#### [Aim]
Repeat, exactly and alone, every line from the line that contains "Of the set [544,616]" to the end of the entries.
(begin)
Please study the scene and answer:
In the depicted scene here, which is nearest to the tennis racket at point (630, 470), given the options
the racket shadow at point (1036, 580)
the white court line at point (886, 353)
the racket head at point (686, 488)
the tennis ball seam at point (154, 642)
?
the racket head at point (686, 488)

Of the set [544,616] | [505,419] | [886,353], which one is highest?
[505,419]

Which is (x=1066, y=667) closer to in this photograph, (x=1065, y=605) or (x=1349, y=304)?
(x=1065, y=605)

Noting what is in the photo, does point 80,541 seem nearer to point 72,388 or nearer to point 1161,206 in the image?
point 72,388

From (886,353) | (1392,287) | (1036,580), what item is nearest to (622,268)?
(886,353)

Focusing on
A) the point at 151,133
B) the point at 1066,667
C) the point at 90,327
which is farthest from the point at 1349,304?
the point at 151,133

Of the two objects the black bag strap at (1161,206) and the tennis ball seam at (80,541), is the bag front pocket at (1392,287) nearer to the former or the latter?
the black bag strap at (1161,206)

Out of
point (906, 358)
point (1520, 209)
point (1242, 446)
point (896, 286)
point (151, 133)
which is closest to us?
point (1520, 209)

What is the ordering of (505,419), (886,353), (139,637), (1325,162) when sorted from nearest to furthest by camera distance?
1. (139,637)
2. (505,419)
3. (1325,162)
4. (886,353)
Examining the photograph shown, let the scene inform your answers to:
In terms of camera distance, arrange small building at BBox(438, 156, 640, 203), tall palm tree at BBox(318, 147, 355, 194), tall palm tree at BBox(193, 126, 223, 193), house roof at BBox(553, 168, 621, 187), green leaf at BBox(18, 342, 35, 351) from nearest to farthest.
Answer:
(end)
#### [Complete response]
Of the set [544,616] | [505,419] | [886,353], which one is highest?
[505,419]

Which is (x=1066, y=667) closer to in this photograph, (x=1065, y=605) or (x=1349, y=304)?
(x=1065, y=605)

Noting what is in the photo, does point 80,541 seem nearer to point 72,388 or nearer to point 1161,206 in the image?
point 72,388

From (886,353) | (1392,287) | (1036,580), what item is nearest to (622,268)?
(886,353)

Focusing on
A) the point at 151,133
B) the point at 1066,667
C) the point at 90,327
which is farthest from the point at 1349,304?
the point at 151,133

Of the two objects the black bag strap at (1161,206) and the tennis ball seam at (80,541), is the bag front pocket at (1392,287) nearer to the former or the latter?
the black bag strap at (1161,206)

Out of
point (906, 358)
point (1520, 209)
point (1242, 446)
point (896, 286)
point (151, 133)
which is closest to us?
point (1520, 209)

What is the ordering of (505,419), (886,353), (139,637), (1325,162) when sorted from nearest to furthest by camera distance?
1. (139,637)
2. (505,419)
3. (1325,162)
4. (886,353)
Examining the photograph shown, let the scene inform your answers to:
In terms of camera distance, arrange small building at BBox(438, 156, 640, 203), tall palm tree at BBox(318, 147, 355, 194), tall palm tree at BBox(193, 126, 223, 193), house roof at BBox(553, 168, 621, 187), green leaf at BBox(18, 342, 35, 351) from nearest to farthest.
Answer:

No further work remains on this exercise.